With regard to the last point, which it was sought to raise here for the first time, I am of opinion that it would be pessimi exempli to allow an appellant who has conducted his case below upon the footing that the legal effect of a particular document was admitted, to traverse in this House the construction which has been put upon the document all along, even though he does not produce it at the bar, for the Sunderland policy, upon which so much has been said, is not in process.

Lord Ashbourne—I concur. I think the appellant has no case.

Lord Shand—I am of the same opinion. The circumstances in which the question has arisen are these. In the first place, as regards the alteration which is said to be ineffectual, and which, if challenged timeously by a member of this company, might have been held to be ineffectual because of the failure to observe the requirement of the Companies Act with regard to notice, this provision was registered so long as upwards of five years before this policy was entered into. In addition to that, we find that on the back of the policy the detail of the altered article is given, and the attention of the insurer is drawn to it by a printed note on the front of the policy, “See the other side.” It is clear that the company for a period of five years have carried on their business in conformity with the provisions of the altered article by making their policies conform to it. Under these circumstances I am of opinion with your Lordships that it is clear that, looking at this as a document in a mercantile matter, the meaning of the words “according to the articles of association of the company” is, the articles

Page: 470

of association as those articles have been registered and acted upon by the company for so long a time. I think that that consideration is very much strengthened by what has been observed by my noble and learned friend opposite (Lord Watson) that the provision in the policy goes on to say “and shall, so far as regards this insurance, be as binding upon the assured as upon the said person or persons effecting this insurance.” For the reasons which my noble and learned friend has stated, there is no doubt whatever that this particular altered provision was binding upon the company who had granted this insurance.
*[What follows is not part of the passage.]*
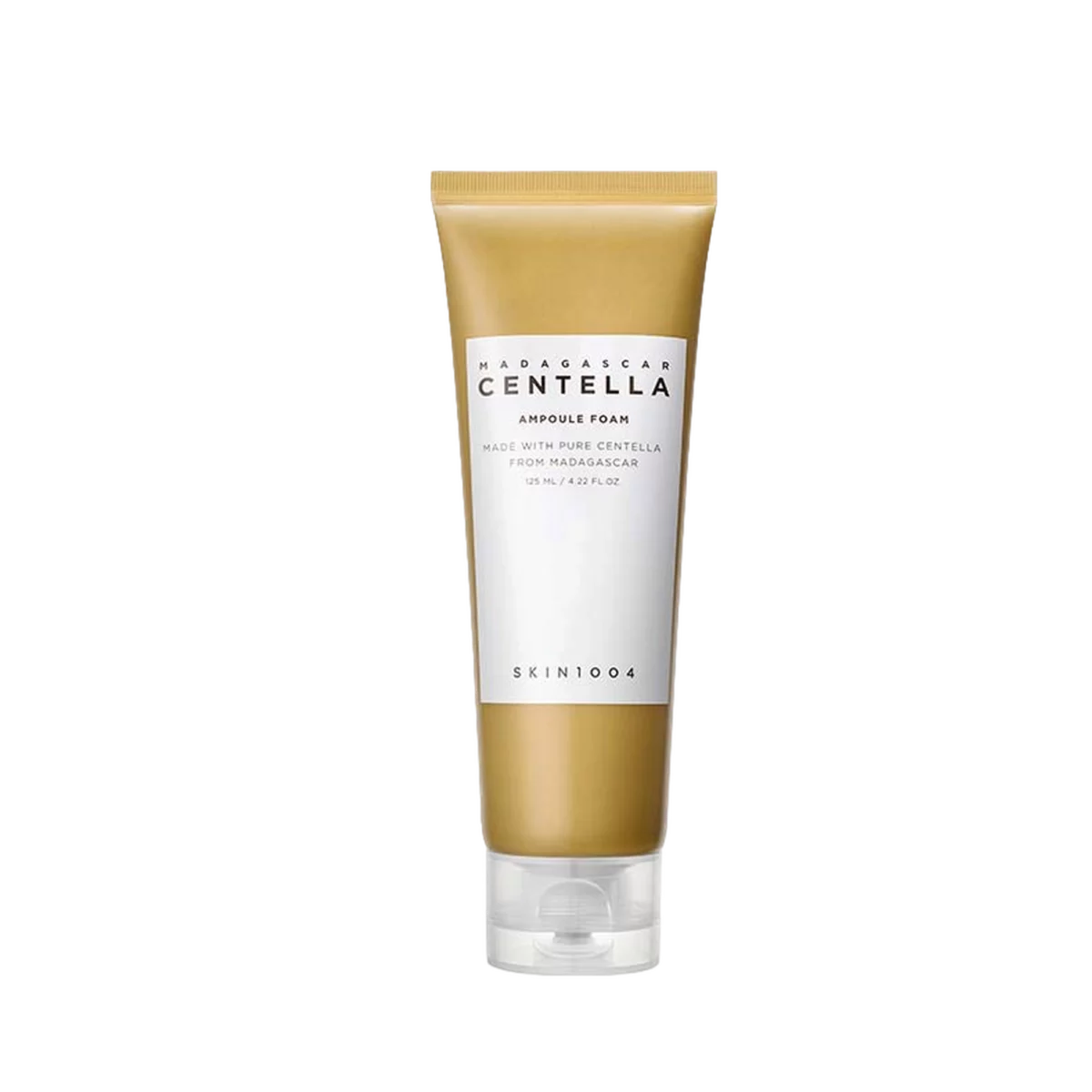 Madagascar Centella Ampoule Foam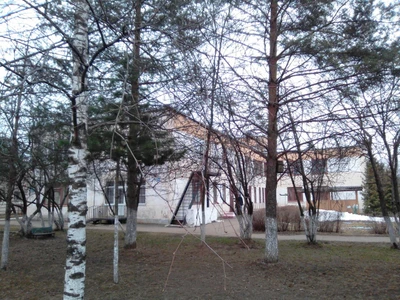 Аистенок детский сад № 71 (Детский сад, ясли)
Lord Bowen—I have nothing to add to what has already fallen from those of your Lordships who have spoken.

Interlocutors appealed from affirmed, and appeal dismissed with costs.

Counsel:

Counsel for the Appellant—The Solicitor-General for Scotland ( Asher, Q.C.)— Geo. Watt. Agents— Traill & Howell, for R. & R. Denholm, S.S.C.

Counsel for the Respondents—The Lord Advocate ( Balfour, Q.C.)— Salvesen. Agent— A. Beveridge, for Beveridge, Sutherland, & Smith, S.S.C.